__Your goal__:
Count how many lines in the items below contain the word "lamp". Reply with the number only.

__Data for this task__:
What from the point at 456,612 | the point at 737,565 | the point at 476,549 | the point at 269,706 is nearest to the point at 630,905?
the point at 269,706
---
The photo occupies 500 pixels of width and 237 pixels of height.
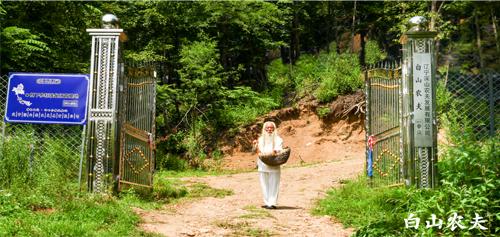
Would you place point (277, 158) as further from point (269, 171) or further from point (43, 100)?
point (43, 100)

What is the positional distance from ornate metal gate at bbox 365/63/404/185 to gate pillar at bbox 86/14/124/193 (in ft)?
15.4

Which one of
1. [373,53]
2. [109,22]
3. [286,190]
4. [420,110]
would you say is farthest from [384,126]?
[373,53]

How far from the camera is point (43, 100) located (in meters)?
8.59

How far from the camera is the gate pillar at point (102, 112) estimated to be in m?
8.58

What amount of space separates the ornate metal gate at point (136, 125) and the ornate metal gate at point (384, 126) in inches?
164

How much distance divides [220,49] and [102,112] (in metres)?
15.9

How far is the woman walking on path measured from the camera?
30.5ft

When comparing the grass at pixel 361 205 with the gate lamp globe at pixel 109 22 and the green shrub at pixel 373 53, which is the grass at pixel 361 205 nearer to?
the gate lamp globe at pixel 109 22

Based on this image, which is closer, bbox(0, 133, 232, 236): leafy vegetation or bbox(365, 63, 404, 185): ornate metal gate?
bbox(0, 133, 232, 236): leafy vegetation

__Solution to the problem__:
2